The market for small businesses rebounded in the last three months of 2019 after four straight quarterly declines caused in part by uncertainty about U.S. trade policy and rising employee pay

The market for small businesses rebounded in the last three months of 2019 after four straight quarterly declines caused in part by uncertainty about U.S. trade policy.

That’s the finding of a report analyzing business sales released by BizBuySell.com, an online marketplace for companies. BizBuySell.com counted 2,340 small businesses sold during October-December, up nearly 2.3% from 2,288 sold in the same period of 2018. For all of 2019, sales fell 5.5% to 9,746 from 10,312 the previous year. BizBuySell.com counts sales reported by brokers.

BizBuySell.com noted that sales activity is at high levels, but the Trump administration’s tariffs on goods imported from China and Europe have driven up companies’ overhead and lowered the number of transactions. Buyers are wary about the impact the tariffs can have on a company’s earnings, especially since it’s unclear how long the tariffs may remain in effect. Meanwhile, prospective sellers are concerned about how much the tariffs can affect their selling prices.

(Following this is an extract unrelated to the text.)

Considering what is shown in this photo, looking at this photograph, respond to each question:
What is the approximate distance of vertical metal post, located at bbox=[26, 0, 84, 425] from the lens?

Owners have had to price companies conservatively to make a sale although their businesses are financially healthy. The median revenue of businesses sold in 2019 was up 7% at $567,000, compared to $531,653 in 2018, the report said. Yet the median sales price of a company rose a slim $1,000 to $250,000. Asking prices were flat at $275,000.

Besides tariffs, sales have also been affected by rising minimum wages and uncertainty about the November elections. But Bob House, BizBuySell.com’s president, expects strong sales this year “even if levels plateau a bit due to economic and political concerns.”

Nearly 40% of the reported sales were of service businesses, while retailers comprised nearly 24% and restaurants, 23%. Four percent of sales were of manufacturers, with other companies comprising the remaining 11%.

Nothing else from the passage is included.